▸ Problèmes à résoudre:
[a] Relevez tous les sigles écrits en lettres majuscules dans le passage sur les avantages fiscaux des carburants.
[b] Poursuivez la rédaction du passage sur les avantages fiscaux des carburants, à la suite de sa dernière phrase.

▸ Passage:
------------------------------------------------------------

La gazette du carbone

Pour un arsenal juridique décarbonant

The Shifters - Les bénévoles du Shift Project

Chaque semaine, nos propositions tirées de l’expertise du Shift Project pour intégrer les enjeux climatiques au débat parlementaire.

2023 | Semaine 38

Bonjour chères lectrices et chers lecteurs !

La transition énergétique ne se fera pas à coups de slogans. La déclinaison du Plan de Transformation de l’Économie Française met souvent en exergue la complexité des différents enjeux qui se croisent et la nuance avec laquelle il convient de trouver un chemin de crête conciliant la nécessité de mutations drastiques et l’atténuation des disruptions économiques et sociales.

Rien de tels que d’exemples concrets pour bien s’en rendre compte ; ce numéro vous en propose deux :

  • La réindustrialisation face au défi du stress hydrique
  • Comment accompagner la fin des avantages fiscaux sur les carburants pour les professionnels.

Nous vous en souhaitons une excellente lecture.

Sommaire

Notre sélection de la semaine

Questions émissions

Notre sélection de la semaine

Comment accompagner la fin des avantages fiscaux sur les carburants pour les professionnels

Projet porté par Bruno Le Maire

Lors des Assises des finances publiques, organisées en juin dernier à Bercy, le gouvernement a fixé à 2030 la disparition des principaux tarifs réduits d’accises sur le carburant. Les secteurs visés (BTP, transport routier, agriculture) seront « accompagnés ».1

Les carburants en France sont soumis à la taxe sur l’importation et la consommation de produits énergétiques (TICPE), qui varie selon les acteurs et les types de carburants, afin d’aider les professionnels des secteurs associés. C’est notamment le cas pour les acteurs du transport routier de marchandises (TRM), qui bénéficient d’un TICPE réduit de 25%, et pour les secteurs utilisant du gazole non routier (GNR), agriculture et construction en tête, dont la TICPE est réduite d’environ deux tiers pour un coût final du carburant réduit de moitié. Prévue entre 2024 (pour le GNR) et 2030 (pour le TRM), la disparition de ces avantages aura un impact variable suivant les secteurs concernés.

Dans l’agriculture, la disparition d’un avantage qui nécessitera un mécanisme compensatoire de substitution

L’abandon de l’avantage fiscal GNR pour l’agriculture représentera une perte sèche pour le secteur. En effet, les 1,4Md€2 que représente cet avantage, soit environ 3500€ par exploitation, sont à mettre en regard d’un revenu de l’ordre de 25K€ par exploitation3. Pour un secteur “dopé” aux subventions de la PAC (50md€ sur 4 ans4,) et largement dépendant des énergies fossiles, c’est donc une substitution par une autre aide qui se profile. Reste à définir laquelle.

------------------------------------------------------------

▸ Extrait de données:

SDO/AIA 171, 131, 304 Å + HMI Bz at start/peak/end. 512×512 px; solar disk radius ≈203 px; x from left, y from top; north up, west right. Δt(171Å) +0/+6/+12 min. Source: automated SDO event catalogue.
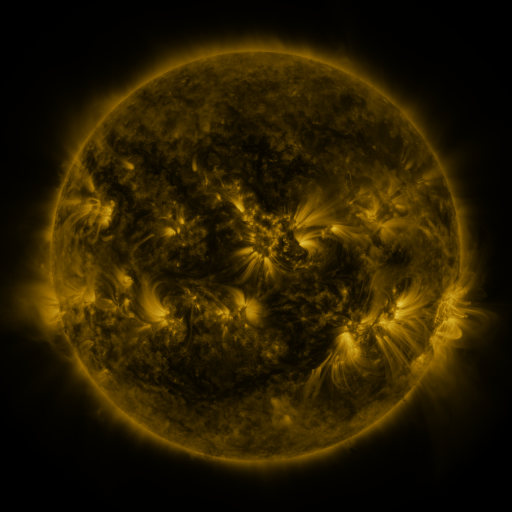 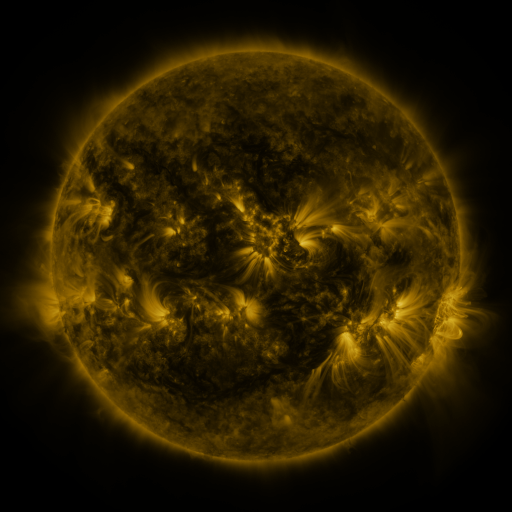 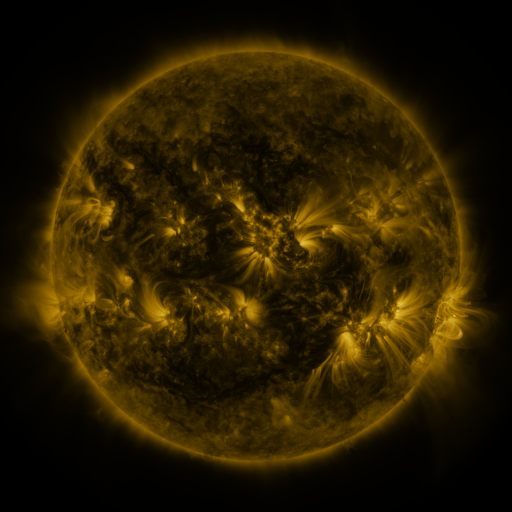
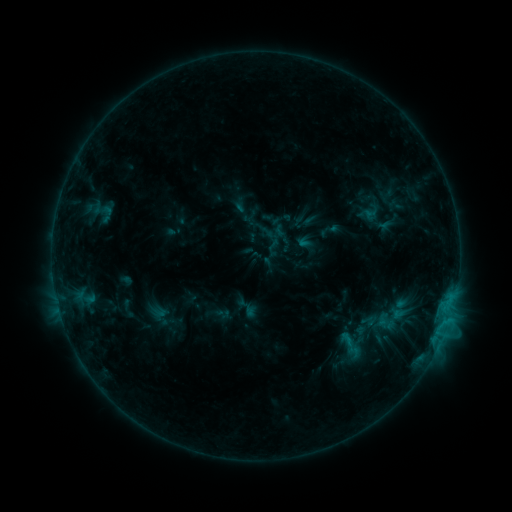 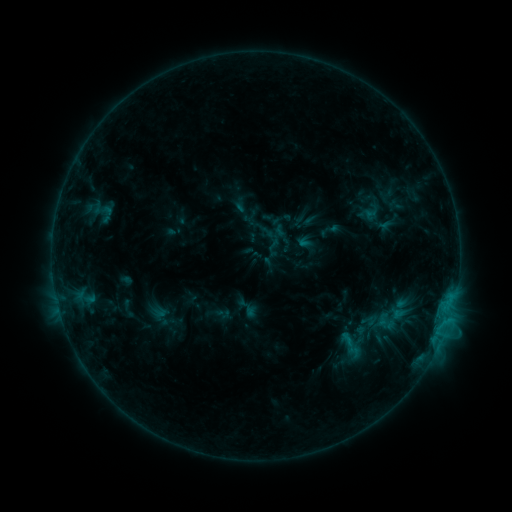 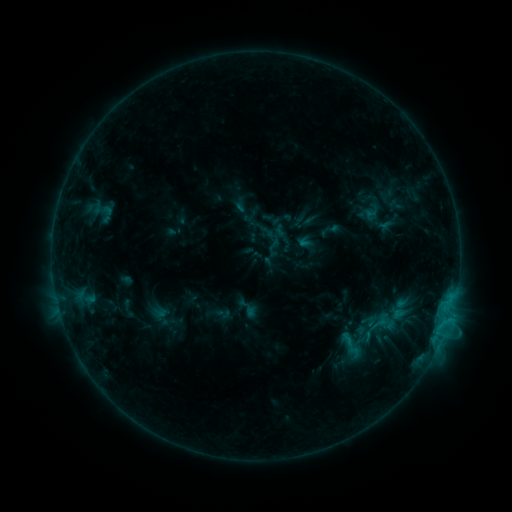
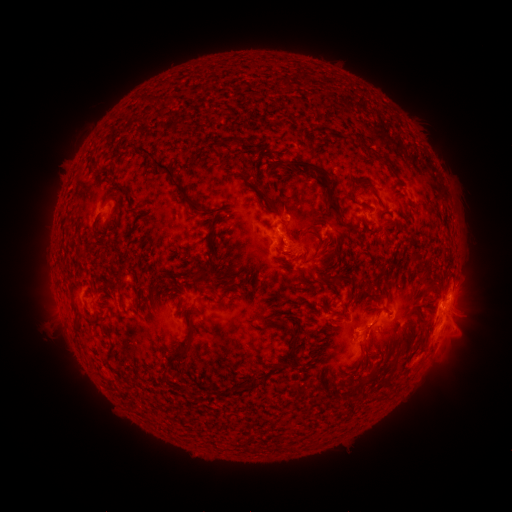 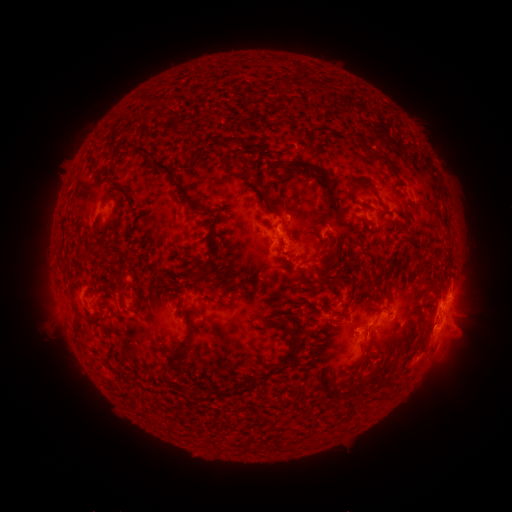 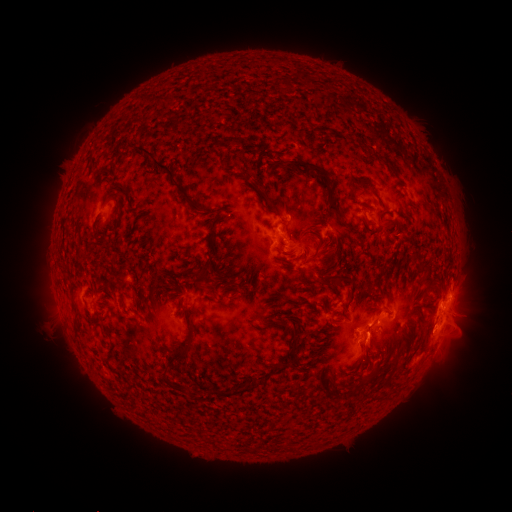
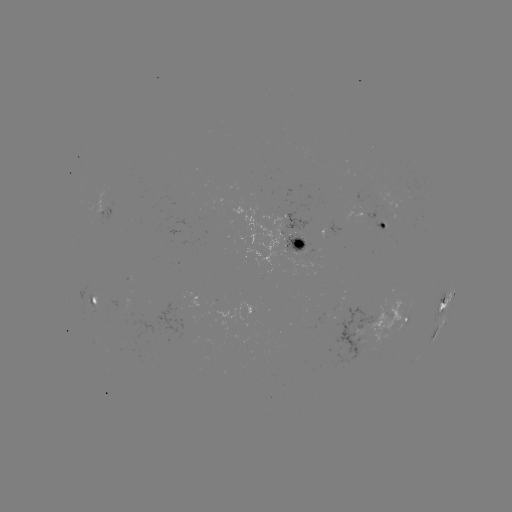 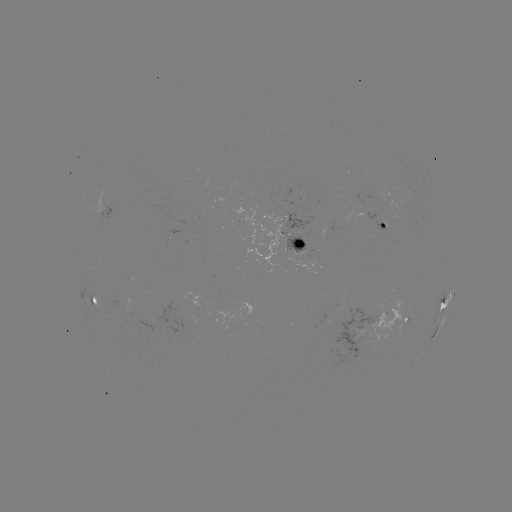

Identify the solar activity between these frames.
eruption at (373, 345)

------------------------------------------------------------

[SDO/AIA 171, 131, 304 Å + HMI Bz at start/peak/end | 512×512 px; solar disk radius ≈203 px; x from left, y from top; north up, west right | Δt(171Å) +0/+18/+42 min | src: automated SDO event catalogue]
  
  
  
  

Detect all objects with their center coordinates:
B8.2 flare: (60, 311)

------------------------------------------------------------

▸ Réponses:
[a] BTP, TICPE, TRM, GNR, PAC

[b]
À l’heure où le CESE5 a remis son rapport au ministre Marc Fesneau pour une agriculture plus sobre en énergies fossiles, plus locale, moins dépendantes d’intrants et moins productrice de protéines animales, en un mot “déglobalisée et décarbonée”, il faudra suivre de près l’établissement de la « Stratégie nationale alimentation, nutrition, santé » et la Loi Egalim 3 pour voir si l’arbitrage budgétaire aura un impact financier global sur le système agricole, ou si l’aide au GNR sera remplacée par une autre, sans évolution réelle de ce système. Dans le même sens que le CESE, le Shift Project prône une agriculture plus locale et une réduction des productions animales6.

Vers une hausse des coûts dans le BTP ?

Le GNR constitue 22% de la consommation d’énergie du secteur de la construction7, la majeure partie (61%) en matière de gazole routier. À noter cependant que cette proportion diffère suivant le sous-secteur : de moins de 10% pour les activités de bâtiment (étanchéification, isolation, construction de petits bâtiments), elle est beaucoup plus élevée pour les travaux de terrassement (54%) et plus encore pour les gros ouvrages ou le génie civil (87%).

L’impact de la suppression de l’avantage fiscal sur le GNR accordé à la filière travaux publics, la plus consommatrice, est évaluée à plus de 500 millions d’euros par la FNTP8, soit 1,4% du chiffre d’affaires et 60% de la rentabilité nette du secteur. Le syndicat met en avant deux conséquences : une augmentation des coûts sur les contrats à venir pour les commanditaires (principalement publics) et une diminution des marges sur les contrats en cours (dont les coûts ne sont souvent pas révisables). À court terme, un mécanisme compensatoire pour les contrats engagés serait donc souhaitable afin de ne pas éroder les marges du secteur sans contrepartie. À long terme, si l’on suppose le taux de marge nette à 3%, la hausse des prix du GNR impliquerait une hausse des prix du secteur de l’ordre de 1,5%.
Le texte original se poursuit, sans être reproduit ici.